Cabinets of FDA Disapproved Drugs

The Food and Drug Administration requires extensive safety testing of any proposed medicine.

Within these blue-glassed cabinets are the ones that the FDA really, really rejected.

Gallery of Conditions

A brilliant but terribly insane and misguided medical doctor invented a process several years ago to distill disease from any living human. It was an inspired attempt to cure them, but unfortunately, it also involved a hideous and excruciating death. He kept these experiments secret, hoping to find a disease he could extract without killing anyone.
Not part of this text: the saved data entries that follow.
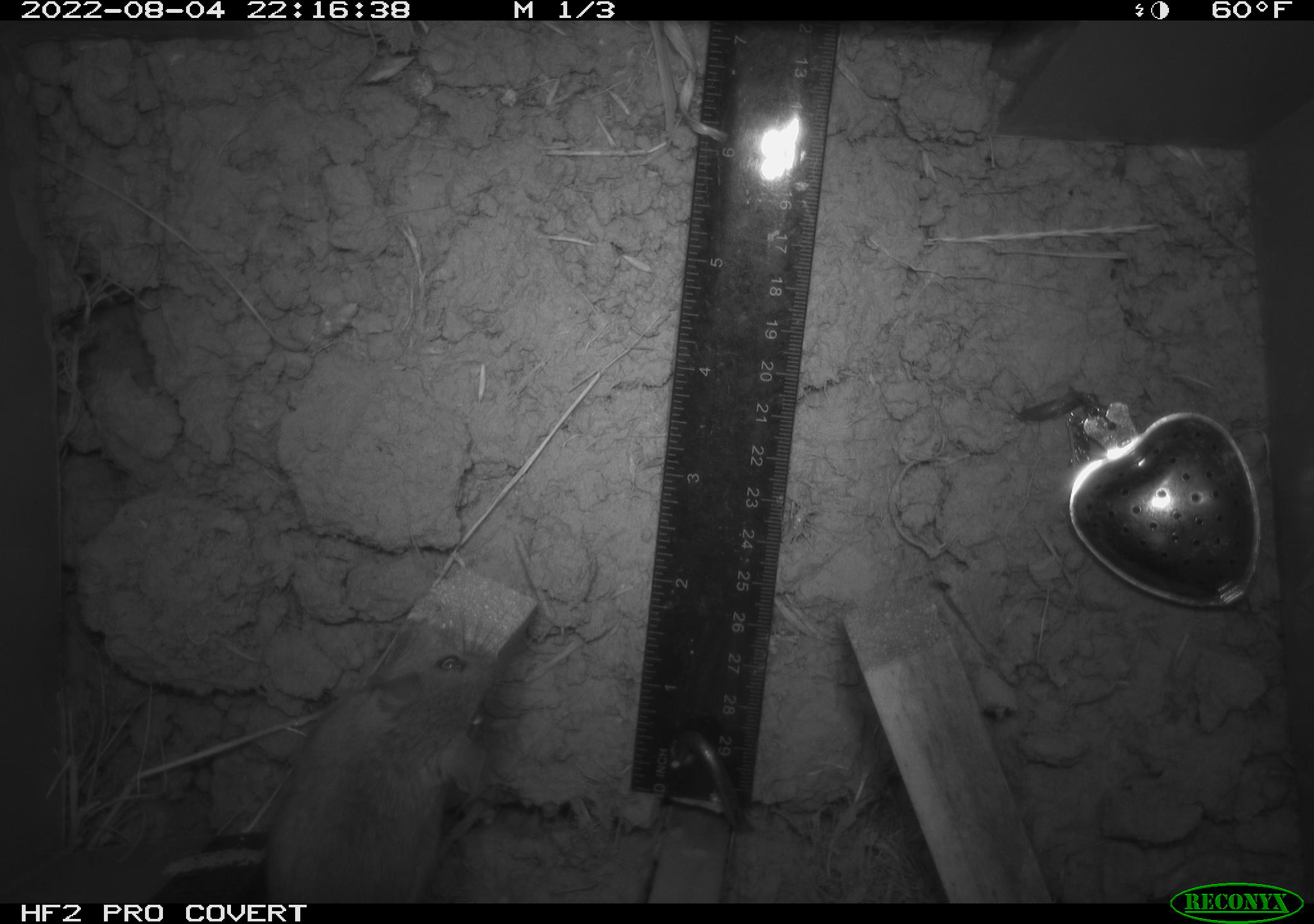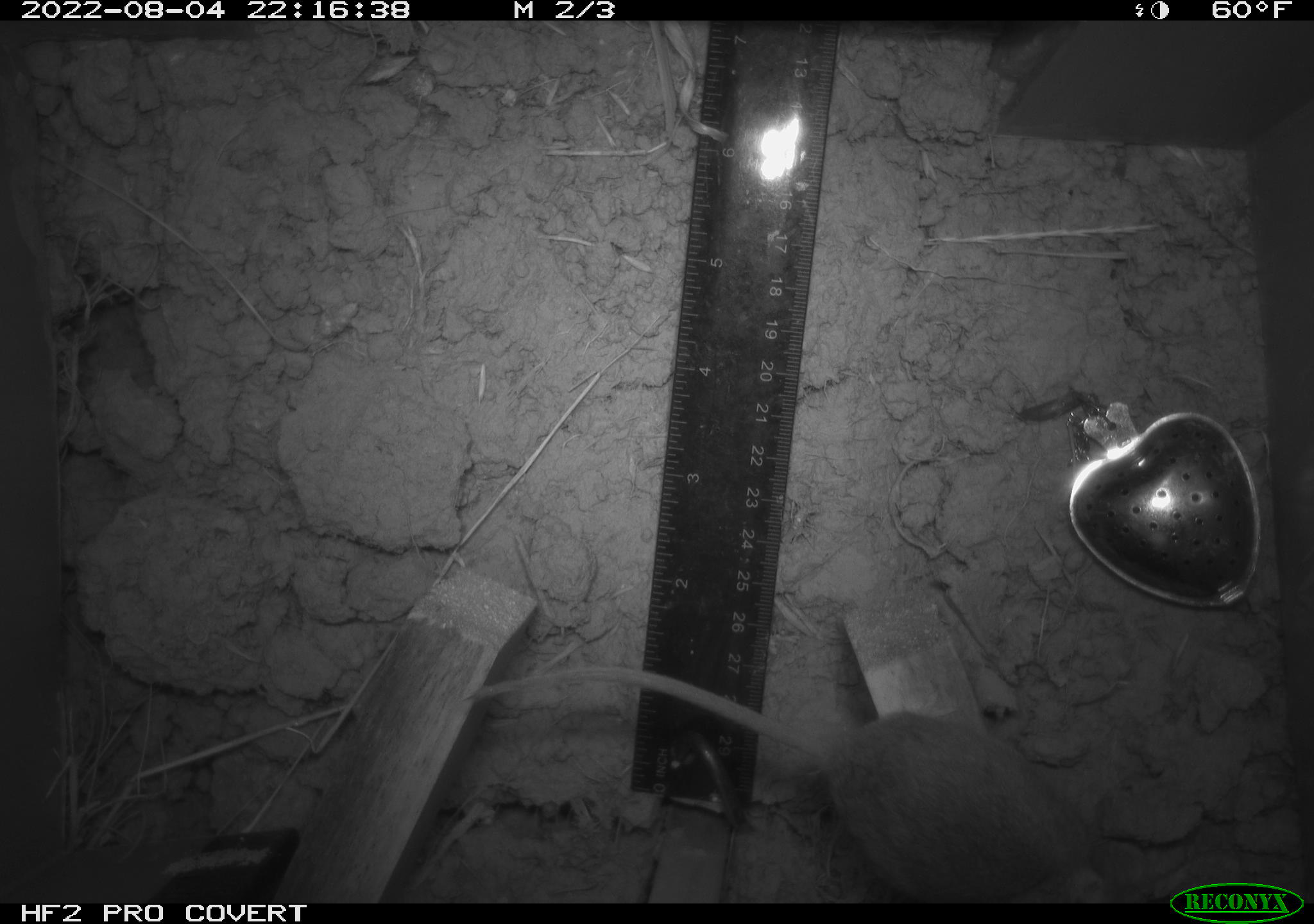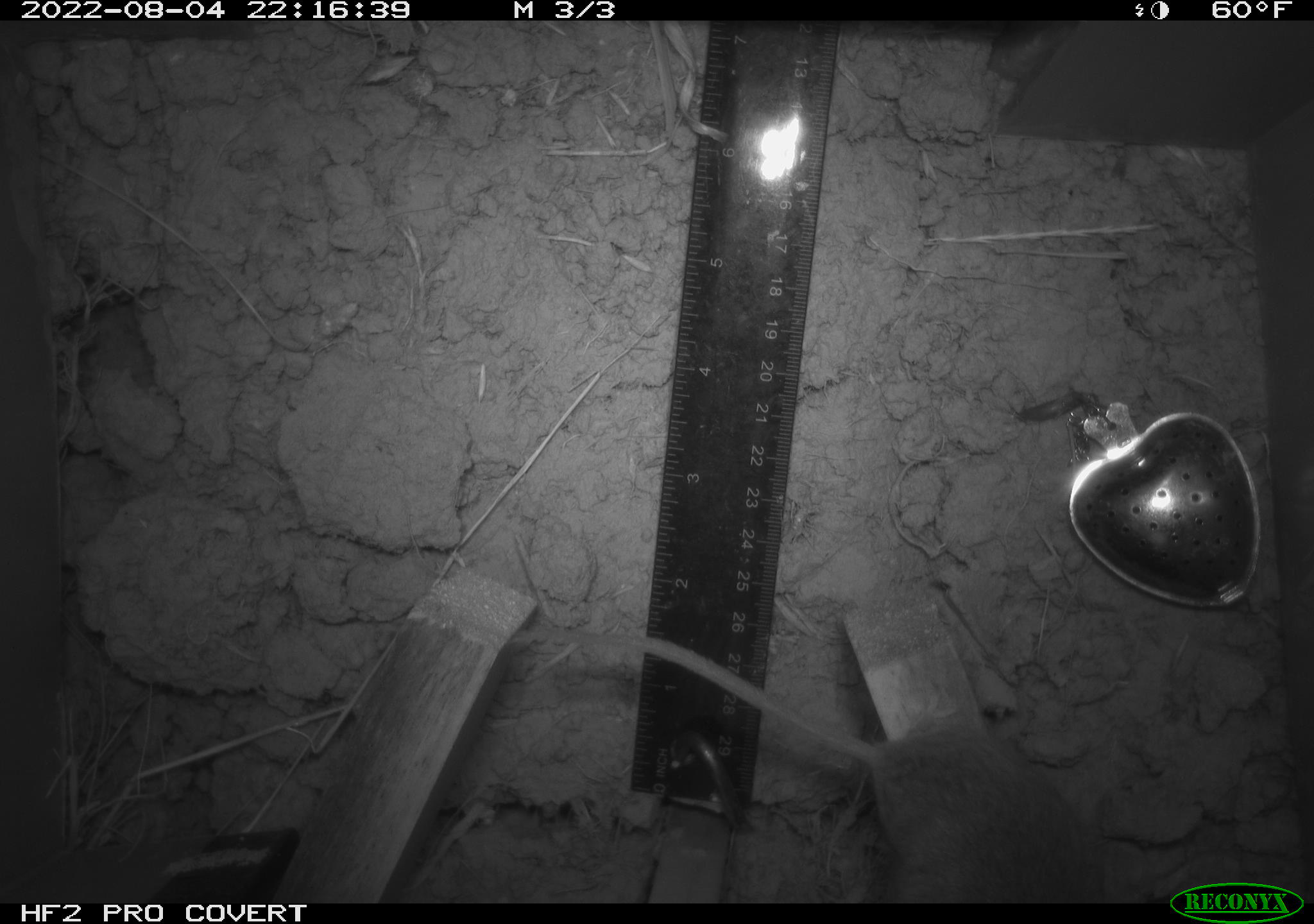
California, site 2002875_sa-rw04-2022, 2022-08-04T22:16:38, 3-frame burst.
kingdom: Animalia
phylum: Chordata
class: Mammalia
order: Rodentia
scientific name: Rodentia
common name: mouse species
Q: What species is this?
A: Mouse species (Rodentia).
The doctor eventually met his own end after being stabbed accidentally in the eye with a fork at a dinner party. The officials sent to clean out his offices found a charming and brightly colored (and oddly labeled) collection of jars. Upon inhaling a whiff of gonorrhea, the head official decided that "locked up and far the Hell away from me" was the best place for the several hundred bottles.

The Muscle Liquidifier

Invented by the Russians during the 1970s, this curious-looking device uses hypersonic sound waves (they travel through those big stabbing parts) to reduce solid muscle into a watery, gelatinous mass. The original goal was surgical. Used in very localized areas, the muscle would soften temporarily, allowing surgeons to operate beneath muscle without cutting it or requiring physical therapy. At one point however, someone got the bright idea to dispatch international secret agents with it. They made the levels go to "eleven" and gave many a swanky spy a final resting place in a puddle of their own Jell-O. Upon the collapse of the U.S.S.R., the CIA confiscated the device and turned it over to the R.D.T.